Jul 10, 2013

Senate Moving Forward With Appropriations Bill Covering Social Security

     From the summary of a bill pending before the Senate Appropriations Committee:
Social Security Administration (SSA): The bill includes nearly $12 billion, an increase of $534 million, for SSA’s administrative expenses. This includes a $441 million increase for program integrity activities and a $93 million increase in core administrative expenses for SSA to keep pace with an aging population and record-high workloads.
     This bill was marked up in Subcommittee yesterday. It will now go to the full committee.
     The House of Representatives has yet to produce a draft appropriations bill covering Social Security. However, the House's budget plan for the Labor-HHS appropriations, the one that covers Social Security, is 25.9% lower than the Senate Labor-HHS appropriation bill.
     The Senate bill would worsen service at Social Security. A 25.9% decrease in Social Security's operating budget would lead to unimaginable consequences.

7 comments:

Anonymous said...

I think there is a typo in this story. The House bill "would worsen services" - not the Senate bill.

Anonymous said...

Perhaps there is another typo. "Unimaginable" Through the cuts, hiring freeze, and drama SSA continues to perform at a very high level. Vast majority of claims cleared timely, backlogs manageable, (ODAR aside which was long a problem when things were flush). Fraud, waste and exec spending still needs attention and control.

Anonymous said...

Sure, claims are cleared "timely"--which means as quickly as possible, regardless of quality or accuracy. Oversight is virtually non-existent. "Backlogs manageable"?? In what parallel universe? I guess if drawers full of unworked post-entitlement work is the definition of "manageable", then it's being "managed", okay.

Anonymous said...

yeah, not to mention that the poor field office employees are so frazzled and overworked...

I work in ODAR, and I have people close to me who work in the field. The difference between the two is almost indescribable. We still are hiring (somewhat), and they aren't. ODAR is much better suited to do its work short-staffed than the field offices are, and yet the field is the one bleeding employees without reinforcements. The field is keeping up for now, but these boomers (at least the ones that are competent) are overworked and getting tired of it.
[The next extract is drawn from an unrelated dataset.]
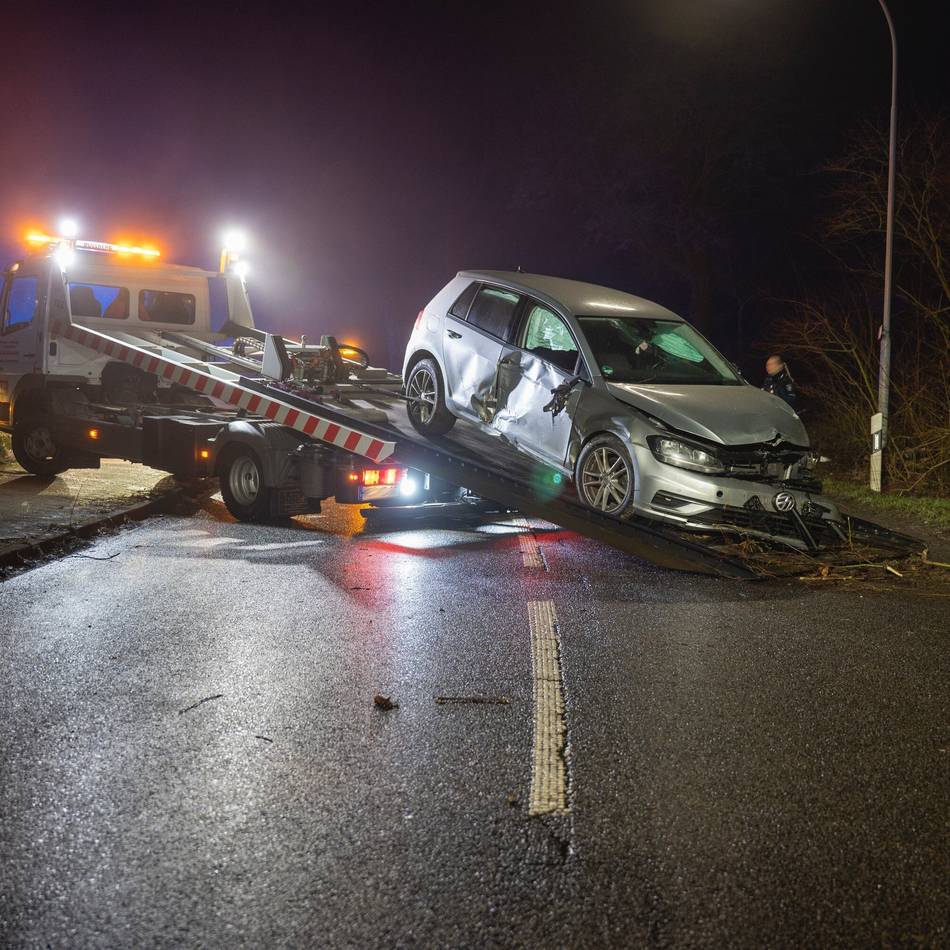 Polizei warnt vor Gefahren des Konsums: Unfallfahrerin in Jüchen-Neuenhoven hatte Lachgas inhaliert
I worry there will be a noticeable increase in retirements once that FERS provision regarding unused sick leave (counting 100% towards time in service for pension calculations as of 1/1/14) kicks in. That change will instantly give retirees the extra year or more of service time they previously planned on earning/could only earn by staying on the job.

Anonymous said...

I guess some would not be content until every aspect of spending by recipients is questioned and either authorized or said to be unauthorized and not allowed and for no reason at all outside of being mean spirited and hateful of those, who Conservatards view as worthless if disabled people and seniors are unable to work.

Anonymous said...

The dire projections won't be as bad as they seem. That being said, the agency needs more funding and manpower. Can you imagine what would be accomplished if you gave SSA 10-20 more thousand employees??? The backlogs could be wiped out and accuracy would almost certainly go up. Think about it - the civilian staff of the defense department has hundreds of thousands of workers. I don't want to bash defense but SSA is a huge undertaking and to think what the agency could do with more staff makes me wonder...

Anonymous said...

I know, I can hardly wait for the IRS to get another 16,000 workers. It will be wonderful, no one ever said.